__Given exercise__
Could you print the data below word for word, changing nothing?

__Input rows__

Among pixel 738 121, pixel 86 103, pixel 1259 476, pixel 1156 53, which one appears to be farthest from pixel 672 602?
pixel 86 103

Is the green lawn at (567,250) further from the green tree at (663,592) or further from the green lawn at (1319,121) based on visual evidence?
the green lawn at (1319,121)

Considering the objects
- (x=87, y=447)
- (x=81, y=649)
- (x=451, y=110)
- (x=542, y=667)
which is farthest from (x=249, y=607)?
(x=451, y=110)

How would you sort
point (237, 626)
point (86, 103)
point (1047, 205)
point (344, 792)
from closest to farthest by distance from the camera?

__Solution for this exercise__
Among pixel 738 121, pixel 86 103, pixel 1259 476, pixel 1156 53, which one appears to be farthest from pixel 672 602?
pixel 86 103

Is the green lawn at (567,250) further from the green tree at (663,592) or further from the green lawn at (1319,121) based on visual evidence?
the green lawn at (1319,121)

Considering the objects
- (x=87, y=447)
- (x=81, y=649)
- (x=451, y=110)
- (x=542, y=667)
which is farthest from (x=249, y=607)?
(x=451, y=110)

How would you sort
point (237, 626)
point (86, 103)
point (1047, 205)
point (344, 792)
from closest to farthest by distance from the camera?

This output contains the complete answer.